■ DATASET RECORDS
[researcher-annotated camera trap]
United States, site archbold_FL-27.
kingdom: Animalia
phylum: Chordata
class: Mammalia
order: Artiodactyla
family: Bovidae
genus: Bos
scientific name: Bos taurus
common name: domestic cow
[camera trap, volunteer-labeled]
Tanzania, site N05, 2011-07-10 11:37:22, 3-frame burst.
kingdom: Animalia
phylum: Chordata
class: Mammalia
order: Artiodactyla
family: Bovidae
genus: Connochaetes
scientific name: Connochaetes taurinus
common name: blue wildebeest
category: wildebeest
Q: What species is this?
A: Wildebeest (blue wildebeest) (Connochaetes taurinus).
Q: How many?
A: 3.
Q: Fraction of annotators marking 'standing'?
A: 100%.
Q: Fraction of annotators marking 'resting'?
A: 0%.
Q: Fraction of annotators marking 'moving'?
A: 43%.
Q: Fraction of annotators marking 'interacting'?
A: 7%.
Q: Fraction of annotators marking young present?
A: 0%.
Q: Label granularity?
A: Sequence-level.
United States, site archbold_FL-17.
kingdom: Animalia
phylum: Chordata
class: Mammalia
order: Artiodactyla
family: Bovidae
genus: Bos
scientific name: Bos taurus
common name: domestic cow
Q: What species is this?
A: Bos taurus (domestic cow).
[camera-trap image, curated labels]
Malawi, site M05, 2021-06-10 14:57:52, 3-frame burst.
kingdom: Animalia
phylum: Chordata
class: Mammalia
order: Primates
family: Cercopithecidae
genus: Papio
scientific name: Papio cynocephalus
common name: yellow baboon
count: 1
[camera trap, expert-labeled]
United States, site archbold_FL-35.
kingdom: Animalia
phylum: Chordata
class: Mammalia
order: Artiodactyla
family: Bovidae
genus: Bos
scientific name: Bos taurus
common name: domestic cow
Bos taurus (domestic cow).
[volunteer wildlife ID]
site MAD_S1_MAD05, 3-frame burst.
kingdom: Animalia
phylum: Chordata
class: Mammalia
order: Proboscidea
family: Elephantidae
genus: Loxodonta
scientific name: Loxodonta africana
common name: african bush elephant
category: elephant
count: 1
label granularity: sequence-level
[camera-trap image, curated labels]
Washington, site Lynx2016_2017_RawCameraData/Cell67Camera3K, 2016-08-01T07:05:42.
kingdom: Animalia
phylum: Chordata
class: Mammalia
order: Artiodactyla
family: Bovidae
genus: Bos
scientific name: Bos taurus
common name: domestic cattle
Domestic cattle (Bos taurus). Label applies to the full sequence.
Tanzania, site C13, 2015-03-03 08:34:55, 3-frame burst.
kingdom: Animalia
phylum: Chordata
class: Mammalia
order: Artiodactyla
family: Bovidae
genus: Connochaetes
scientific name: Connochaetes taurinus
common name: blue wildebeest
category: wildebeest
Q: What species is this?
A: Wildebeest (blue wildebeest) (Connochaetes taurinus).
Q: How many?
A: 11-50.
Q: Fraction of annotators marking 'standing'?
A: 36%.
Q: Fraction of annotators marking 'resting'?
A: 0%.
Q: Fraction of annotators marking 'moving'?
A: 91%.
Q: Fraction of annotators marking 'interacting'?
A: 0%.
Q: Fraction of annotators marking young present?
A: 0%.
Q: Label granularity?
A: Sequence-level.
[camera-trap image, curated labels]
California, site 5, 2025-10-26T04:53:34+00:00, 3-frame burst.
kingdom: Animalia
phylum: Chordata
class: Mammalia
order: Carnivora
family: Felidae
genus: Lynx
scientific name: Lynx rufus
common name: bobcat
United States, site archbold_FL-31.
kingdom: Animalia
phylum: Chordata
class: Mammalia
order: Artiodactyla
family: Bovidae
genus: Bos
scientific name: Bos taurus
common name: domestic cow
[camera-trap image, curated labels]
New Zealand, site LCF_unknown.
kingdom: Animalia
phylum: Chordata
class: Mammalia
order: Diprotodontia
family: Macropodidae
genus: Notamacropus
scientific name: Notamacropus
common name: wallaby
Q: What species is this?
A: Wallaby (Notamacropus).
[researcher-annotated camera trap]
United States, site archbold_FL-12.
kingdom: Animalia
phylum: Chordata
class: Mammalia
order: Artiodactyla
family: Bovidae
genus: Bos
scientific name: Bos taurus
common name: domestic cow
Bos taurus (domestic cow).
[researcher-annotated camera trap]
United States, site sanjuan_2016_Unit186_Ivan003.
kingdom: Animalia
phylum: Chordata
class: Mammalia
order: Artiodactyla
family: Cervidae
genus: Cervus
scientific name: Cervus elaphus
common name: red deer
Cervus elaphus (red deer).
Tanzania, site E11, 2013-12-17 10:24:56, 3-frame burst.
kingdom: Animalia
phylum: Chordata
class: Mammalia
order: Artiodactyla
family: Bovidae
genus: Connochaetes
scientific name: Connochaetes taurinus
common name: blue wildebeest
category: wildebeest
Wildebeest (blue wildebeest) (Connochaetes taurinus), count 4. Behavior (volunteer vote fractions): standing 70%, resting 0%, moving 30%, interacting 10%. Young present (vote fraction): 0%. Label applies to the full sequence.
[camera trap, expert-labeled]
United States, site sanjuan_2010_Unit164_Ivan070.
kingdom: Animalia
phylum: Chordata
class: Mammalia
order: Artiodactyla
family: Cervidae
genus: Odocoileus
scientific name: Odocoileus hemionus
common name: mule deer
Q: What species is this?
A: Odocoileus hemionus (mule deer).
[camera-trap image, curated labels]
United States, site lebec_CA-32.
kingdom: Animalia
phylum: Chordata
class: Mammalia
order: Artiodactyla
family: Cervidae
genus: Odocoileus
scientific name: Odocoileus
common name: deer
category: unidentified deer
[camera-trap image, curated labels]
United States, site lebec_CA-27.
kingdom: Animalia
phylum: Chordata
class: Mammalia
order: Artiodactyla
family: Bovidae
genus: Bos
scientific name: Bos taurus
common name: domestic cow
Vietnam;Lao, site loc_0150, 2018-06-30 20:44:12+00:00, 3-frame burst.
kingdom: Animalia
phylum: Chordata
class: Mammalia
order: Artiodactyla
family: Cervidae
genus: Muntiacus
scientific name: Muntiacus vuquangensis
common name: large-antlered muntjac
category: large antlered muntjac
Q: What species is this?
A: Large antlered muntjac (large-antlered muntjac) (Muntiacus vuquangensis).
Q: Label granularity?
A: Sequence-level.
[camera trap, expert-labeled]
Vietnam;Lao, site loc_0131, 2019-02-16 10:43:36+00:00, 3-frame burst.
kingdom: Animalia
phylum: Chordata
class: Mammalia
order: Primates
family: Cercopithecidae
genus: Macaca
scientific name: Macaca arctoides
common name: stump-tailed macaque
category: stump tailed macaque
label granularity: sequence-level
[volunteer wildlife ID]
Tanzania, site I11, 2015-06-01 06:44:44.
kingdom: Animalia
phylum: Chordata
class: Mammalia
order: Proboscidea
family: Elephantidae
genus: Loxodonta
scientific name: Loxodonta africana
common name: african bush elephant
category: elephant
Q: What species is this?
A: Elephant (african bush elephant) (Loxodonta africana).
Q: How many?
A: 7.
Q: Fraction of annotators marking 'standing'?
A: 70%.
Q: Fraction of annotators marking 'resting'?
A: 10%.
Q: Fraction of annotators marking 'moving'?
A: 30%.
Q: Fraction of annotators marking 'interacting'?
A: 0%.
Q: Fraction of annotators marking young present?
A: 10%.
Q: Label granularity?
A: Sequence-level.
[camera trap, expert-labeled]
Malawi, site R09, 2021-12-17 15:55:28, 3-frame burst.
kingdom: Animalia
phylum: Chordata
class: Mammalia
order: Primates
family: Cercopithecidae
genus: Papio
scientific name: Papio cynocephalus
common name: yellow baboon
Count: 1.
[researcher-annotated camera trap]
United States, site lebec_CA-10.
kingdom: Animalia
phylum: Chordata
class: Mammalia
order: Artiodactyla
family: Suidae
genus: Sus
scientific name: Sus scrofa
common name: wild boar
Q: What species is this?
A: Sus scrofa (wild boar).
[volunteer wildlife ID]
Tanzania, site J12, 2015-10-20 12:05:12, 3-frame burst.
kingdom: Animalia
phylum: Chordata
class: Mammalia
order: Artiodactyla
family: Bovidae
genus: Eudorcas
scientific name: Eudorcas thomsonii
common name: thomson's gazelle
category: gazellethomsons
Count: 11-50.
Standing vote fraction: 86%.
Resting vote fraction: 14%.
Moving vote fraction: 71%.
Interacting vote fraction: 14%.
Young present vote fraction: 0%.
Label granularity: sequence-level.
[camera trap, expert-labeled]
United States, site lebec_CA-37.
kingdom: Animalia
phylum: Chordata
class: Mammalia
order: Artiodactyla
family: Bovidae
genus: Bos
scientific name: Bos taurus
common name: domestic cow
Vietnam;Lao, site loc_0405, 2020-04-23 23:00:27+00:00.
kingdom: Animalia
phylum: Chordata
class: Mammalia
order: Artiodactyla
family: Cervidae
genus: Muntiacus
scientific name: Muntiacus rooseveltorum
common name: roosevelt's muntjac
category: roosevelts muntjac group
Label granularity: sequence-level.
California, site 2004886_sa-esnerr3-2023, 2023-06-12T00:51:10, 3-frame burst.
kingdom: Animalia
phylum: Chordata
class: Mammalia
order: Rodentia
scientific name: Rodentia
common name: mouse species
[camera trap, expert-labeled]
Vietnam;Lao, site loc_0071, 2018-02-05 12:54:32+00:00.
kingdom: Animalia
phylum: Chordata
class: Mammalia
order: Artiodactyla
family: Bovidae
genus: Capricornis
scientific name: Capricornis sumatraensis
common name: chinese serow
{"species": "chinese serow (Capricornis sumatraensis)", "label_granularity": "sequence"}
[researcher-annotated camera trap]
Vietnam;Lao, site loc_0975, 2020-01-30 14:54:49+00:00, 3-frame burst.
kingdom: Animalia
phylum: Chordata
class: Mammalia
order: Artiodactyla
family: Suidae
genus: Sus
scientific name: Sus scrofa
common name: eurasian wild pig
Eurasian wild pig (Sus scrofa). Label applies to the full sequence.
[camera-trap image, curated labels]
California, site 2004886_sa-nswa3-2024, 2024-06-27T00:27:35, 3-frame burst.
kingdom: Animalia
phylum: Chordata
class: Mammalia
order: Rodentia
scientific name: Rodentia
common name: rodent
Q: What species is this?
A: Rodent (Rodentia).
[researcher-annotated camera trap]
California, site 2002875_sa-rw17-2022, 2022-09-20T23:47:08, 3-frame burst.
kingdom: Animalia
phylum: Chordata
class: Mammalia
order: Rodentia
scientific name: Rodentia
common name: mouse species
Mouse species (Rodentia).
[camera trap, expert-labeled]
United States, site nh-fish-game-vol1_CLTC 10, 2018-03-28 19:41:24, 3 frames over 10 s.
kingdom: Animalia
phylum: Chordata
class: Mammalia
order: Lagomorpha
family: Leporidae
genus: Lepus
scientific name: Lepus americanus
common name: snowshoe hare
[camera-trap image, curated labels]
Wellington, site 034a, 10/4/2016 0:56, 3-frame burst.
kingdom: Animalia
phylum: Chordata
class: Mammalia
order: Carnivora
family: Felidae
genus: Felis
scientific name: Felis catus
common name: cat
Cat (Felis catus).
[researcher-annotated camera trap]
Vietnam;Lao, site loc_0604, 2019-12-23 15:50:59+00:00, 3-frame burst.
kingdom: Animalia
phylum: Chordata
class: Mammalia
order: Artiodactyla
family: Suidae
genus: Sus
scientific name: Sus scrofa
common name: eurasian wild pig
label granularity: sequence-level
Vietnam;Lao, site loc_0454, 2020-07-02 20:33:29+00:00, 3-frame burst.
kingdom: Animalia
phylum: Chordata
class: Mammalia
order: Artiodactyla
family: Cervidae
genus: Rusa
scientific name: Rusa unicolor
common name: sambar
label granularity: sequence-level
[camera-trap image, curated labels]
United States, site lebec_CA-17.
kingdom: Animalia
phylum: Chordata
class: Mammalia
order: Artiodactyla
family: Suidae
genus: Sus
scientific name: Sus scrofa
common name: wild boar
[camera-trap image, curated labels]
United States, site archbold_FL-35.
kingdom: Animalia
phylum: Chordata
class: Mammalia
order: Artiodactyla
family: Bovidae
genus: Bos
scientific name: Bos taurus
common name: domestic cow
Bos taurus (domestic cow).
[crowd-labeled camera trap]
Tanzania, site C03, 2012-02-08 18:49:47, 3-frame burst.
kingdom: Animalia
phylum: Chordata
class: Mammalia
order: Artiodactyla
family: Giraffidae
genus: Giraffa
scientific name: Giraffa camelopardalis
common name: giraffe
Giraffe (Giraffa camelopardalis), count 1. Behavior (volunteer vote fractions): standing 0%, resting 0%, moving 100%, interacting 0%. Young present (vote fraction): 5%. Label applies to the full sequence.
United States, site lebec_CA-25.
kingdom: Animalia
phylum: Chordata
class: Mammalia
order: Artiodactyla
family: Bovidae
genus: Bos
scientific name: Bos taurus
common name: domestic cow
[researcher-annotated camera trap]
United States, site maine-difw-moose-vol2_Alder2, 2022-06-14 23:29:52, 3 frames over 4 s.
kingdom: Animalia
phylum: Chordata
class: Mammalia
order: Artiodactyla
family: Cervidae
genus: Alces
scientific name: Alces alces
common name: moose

■ WORK TO COMPLETE
Count the lines of the records that include the word "California", please, and report the number alone.

■ ANSWER TO THE PROBLEM
4